Neben diesen Beispielen gibt es verschiedene andere Arten von Serious Games die unterschiedliche Ziele verfolgen. „Games for Health“ (engl.: Spiele für die Gesundheit) werden hauptsächlich für eine junge Zielgruppe entwickelt um gezieltes Wissen zu verschiedenen Gesundheitsthemen zu vermitteln. „Bronkie – das Asthmaspiel“ bringt Kindern spielerisch bei wie sie mit einer Asthmaerkrankung besser umgehen können, indem sie regelmäßig und gezielt ihre Medikamente nehmen und Allergene meiden. Ähnliche Entwürfe gibt es auch für Diabetes mellitus (Zuckerkrankheit) oder Krebs. Dazu durchgeführte medizinische Studien haben nachgewiesen, dass sich die Lebensqualität von jungen Patienten deutlich verbessert hat, nachdem sie durch ihr, im Spiel erlerntes, Wissen sicherer und konsequenter im Umgang mit ihrer Krankheit wurden. Für medizinisches Personal ist das Trainigsspiel „Pulse“ entwickelt worden. Hier werden medizinische Abläufe und Krisensituationen geübt um Handlungssicherheit für den Arbeitsalltag zu vermitteln. Das Verständnis von politischen Zusammenhängen bringt einem das Spiel „Genius – Im Zentrum der Macht“ näher. In dieser Strategiesimulation schlüpft der Spieler in die Rolle eines Bürgermeisters und muss die Geschicke seiner Stadt lenken. Auch die immer mehr in Mode geratenen Braingames a‘la „Dr. Kawashimas Gehirnjogging“ gehören in die Riege der Serious Games, wollen sie uns doch zum gezielten Trainieren unserer Hirnfunktion motivieren. Allerdings können auch herkömmliche Spiele die ohne Bildungsanspruch entwickelt wurden für ernsthafte Ziele „zweckentfremdet“ werden. Das bekannte Spiel „Moorhuhnjagd“ ist von einer Schweizer Firma für die Therapie von Schlaganfallpatienten angepasst worden um deren Auge-Hand-Koordination und die Beweglichkeit des von Lähmung betroffenen Armes zu verbessern. Die Anwendung eines Spieles für solche Trainings begründen die Entwickler des Konzepts mit der Erwartung einer motivierteren und konsequenteren Mitarbeit der Patienten.

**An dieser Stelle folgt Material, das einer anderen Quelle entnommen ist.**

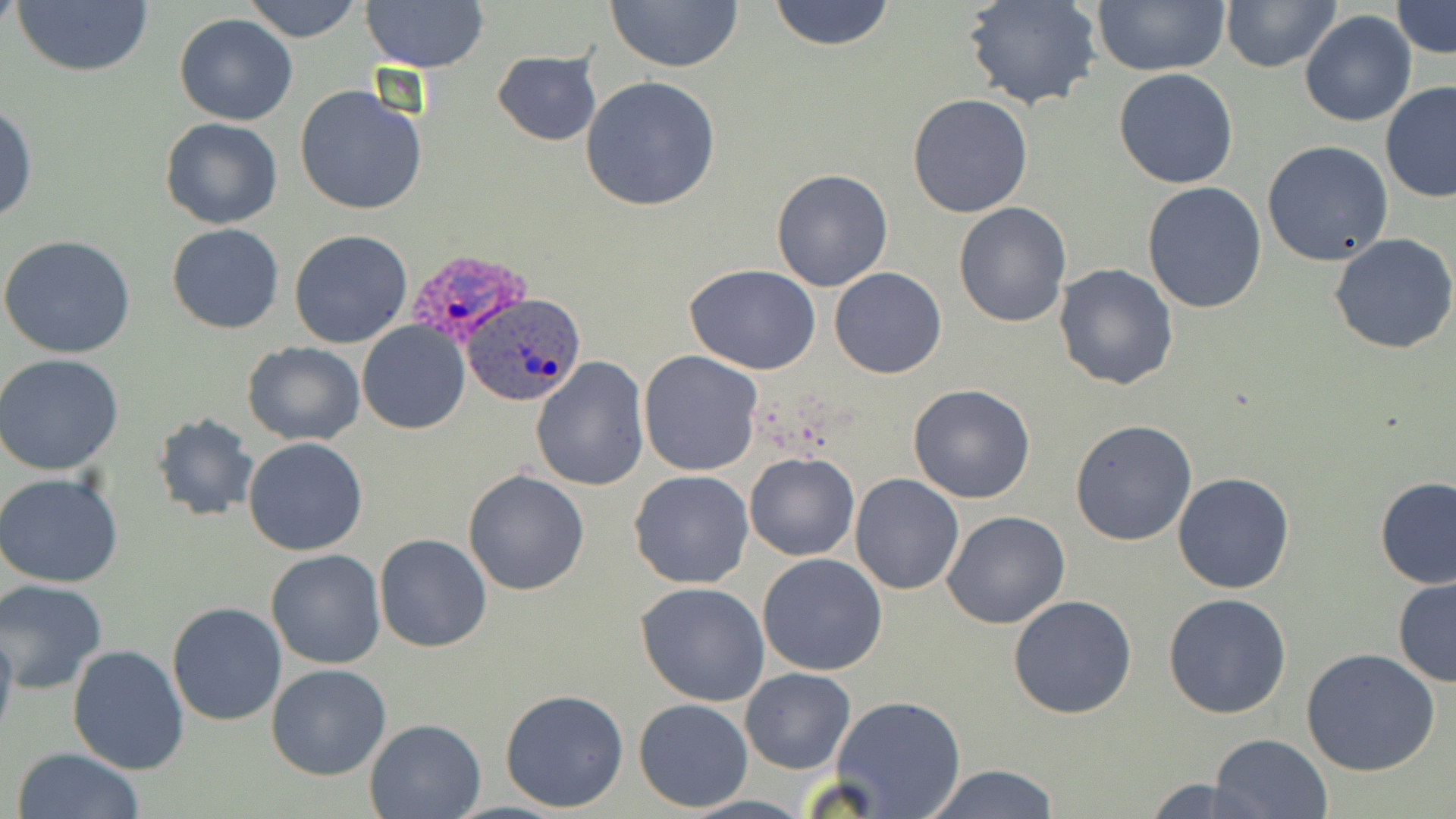 Approximate bounding boxes as named x1/y1/x2/y2 corners in pixels. Uninfected red blood cell locations: (x1=11, y1=0, x2=154, y2=79), (x1=242, y1=0, x2=366, y2=43), (x1=768, y1=0, x2=895, y2=51), (x1=1090, y1=0, x2=1230, y2=75), (x1=1220, y1=0, x2=1339, y2=73), (x1=362, y1=1, x2=489, y2=73), (x1=605, y1=1, x2=744, y2=74), (x1=965, y1=1, x2=1101, y2=111), (x1=1392, y1=2, x2=1455, y2=57), (x1=1300, y1=11, x2=1416, y2=127), (x1=174, y1=13, x2=298, y2=125), (x1=493, y1=49, x2=601, y2=146), (x1=1114, y1=68, x2=1238, y2=188), (x1=581, y1=76, x2=721, y2=213), (x1=1378, y1=82, x2=1456, y2=202), (x1=294, y1=84, x2=429, y2=216), (x1=907, y1=94, x2=1033, y2=217), (x1=0, y1=102, x2=37, y2=227), (x1=159, y1=117, x2=283, y2=230), (x1=1262, y1=140, x2=1393, y2=267), (x1=770, y1=169, x2=894, y2=292), (x1=1142, y1=182, x2=1268, y2=315), (x1=953, y1=202, x2=1073, y2=327), (x1=166, y1=223, x2=285, y2=334), (x1=289, y1=228, x2=414, y2=349), (x1=1328, y1=232, x2=1456, y2=355), (x1=1, y1=234, x2=135, y2=358), (x1=1053, y1=262, x2=1179, y2=390), (x1=683, y1=264, x2=822, y2=376), (x1=830, y1=266, x2=946, y2=379), (x1=357, y1=321, x2=470, y2=434), (x1=242, y1=343, x2=366, y2=445), (x1=639, y1=351, x2=764, y2=477), (x1=0, y1=354, x2=125, y2=475), (x1=530, y1=357, x2=650, y2=490), (x1=907, y1=383, x2=1035, y2=504), (x1=151, y1=413, x2=258, y2=523), (x1=1070, y1=419, x2=1197, y2=546), (x1=243, y1=437, x2=369, y2=556), (x1=744, y1=451, x2=859, y2=561), (x1=463, y1=469, x2=590, y2=595), (x1=628, y1=470, x2=754, y2=589), (x1=0, y1=471, x2=124, y2=587), (x1=1171, y1=472, x2=1294, y2=594), (x1=849, y1=473, x2=964, y2=594), (x1=1374, y1=475, x2=1456, y2=589), (x1=942, y1=511, x2=1071, y2=629), (x1=373, y1=534, x2=492, y2=654), (x1=265, y1=549, x2=386, y2=670), (x1=757, y1=554, x2=889, y2=676), (x1=1392, y1=576, x2=1456, y2=687), (x1=0, y1=580, x2=110, y2=694), (x1=637, y1=581, x2=770, y2=705), (x1=1163, y1=593, x2=1292, y2=718), (x1=1008, y1=595, x2=1137, y2=719), (x1=167, y1=601, x2=288, y2=725), (x1=0, y1=613, x2=18, y2=751), (x1=67, y1=643, x2=191, y2=774), (x1=1300, y1=647, x2=1441, y2=776), (x1=266, y1=663, x2=393, y2=781), (x1=739, y1=667, x2=855, y2=775), (x1=500, y1=687, x2=630, y2=813), (x1=831, y1=695, x2=968, y2=818), (x1=634, y1=698, x2=753, y2=813), (x1=364, y1=717, x2=486, y2=819), (x1=1209, y1=733, x2=1334, y2=819), (x1=10, y1=747, x2=146, y2=819), (x1=919, y1=763, x2=1061, y2=819), (x1=1140, y1=775, x2=1270, y2=818). Plasmodium ovale-infected red blood cell locations: (x1=404, y1=252, x2=532, y2=342), (x1=461, y1=292, x2=589, y2=408). Slide-level diagnosis: Plasmodium ovale. Light microscopy. May-Grünwald-Giemsa-stained preparation. Thin blood film. Image is 1456×819 pixels. Captured at 1000x magnification. Single field of view.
Assess this cell for malaria.
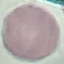

Uninfected.

Cell patch, automatically extracted from a larger field of view and resized to 64 × 64 pixels. Thin blood smear. Photographed with a smartphone camera at the microscope eyepiece. Giemsa stain.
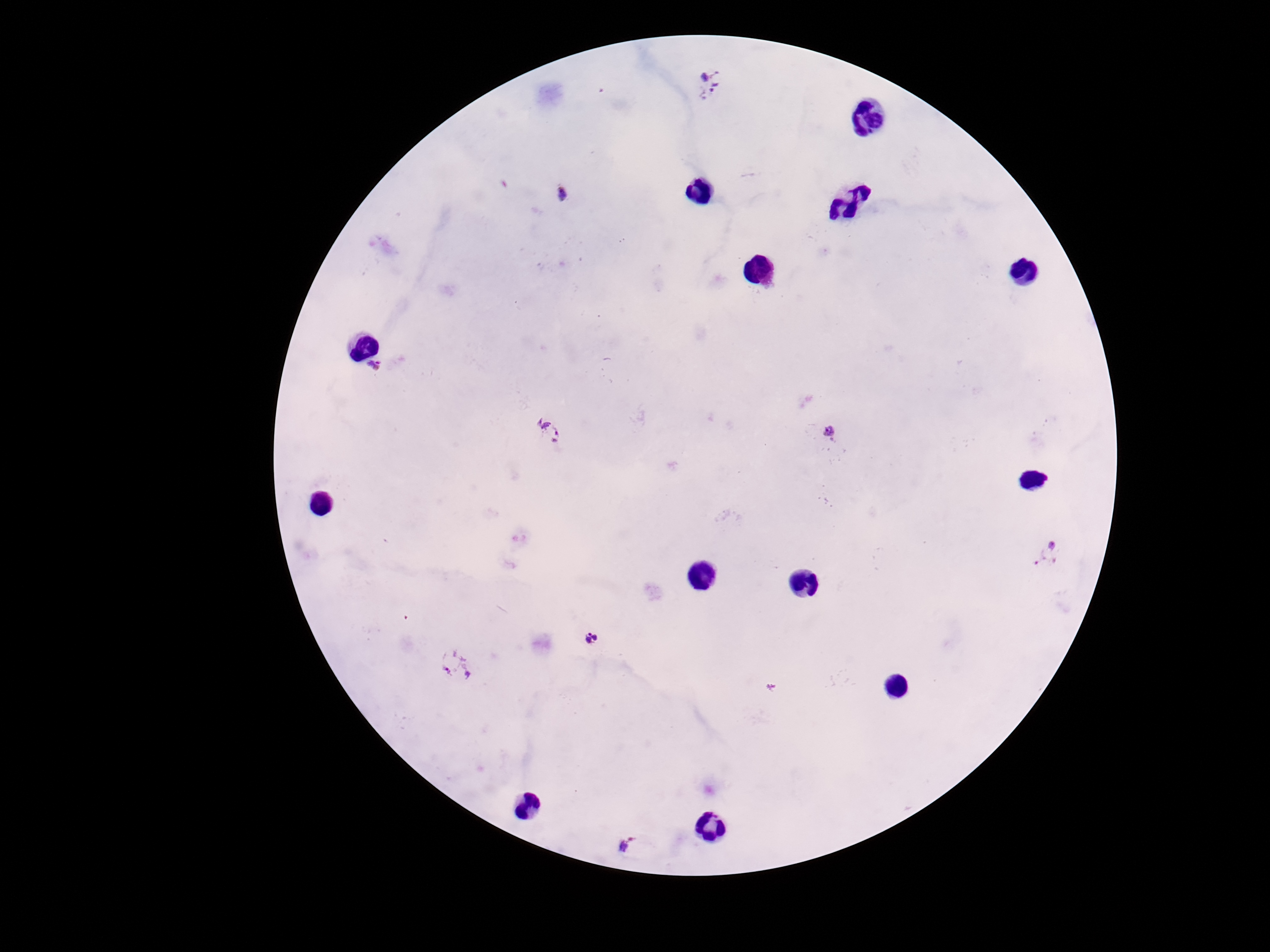

Approximate centers as {x, y} in pixels.
Summary:
  - Plasmodium parasite locations: {711, 82}, {562, 195}, {374, 366}, {828, 432}, {551, 433}, {1050, 554}, {590, 639}, {455, 664}, {627, 847}
  - Field of view: one from this slide
  - Patient malaria status: infected
  - Magnification: 100x
  - Capture: smartphone camera through the microscope eyepiece
  - Stain: Giemsa
  - Image size: 1270×952 pixels
  - Preparation: thick blood smear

Serious Games – die Zukunft?
Serious Games haben den Anspruch spielend Wissen zu vermitteln und Fertigkeiten zu trainieren. Sie setzen dabei darauf, dass der Spaß am Spiel die Motivation liefert sich mit einem Thema zu befassen. Durch das Spielziel und die damit verknüpften erreichbaren Erfolge wird die Motivation verstärkt und die Lerninhalte auf eine „getarnte“ Art und Weise vermittelt. Dabei knüpfen Serious Games an die etablierten Auseinandersetzungsgewohnheiten der sogenannten „Digital Natives“ (die Generation Kinder und Jugendlicher die mit digitalen Medien groß werden und sie viel selbstverständlicher und zu vielfältigeren Zwecken einsetzen als ältere Generationen) an. Spiele dieser Art ermöglichen eine intensive, interaktive Auseinandersetzung und begeistern dabei durch Selbststeuerungmöglichkeiten und Selbstwirksamkeitserleben. Diesen Anspruch erfolgreich umzusetzen gelingt einigen Spielen besser und anderen schlechter. Im Rahmen unseres Dossiers werden wir in den folgenden Wochen einige Spiele in konkreten Tests vorstellen und der Frage von Anspruch und Wirklichkeit von Serious Games stärker auf den Grund gehen.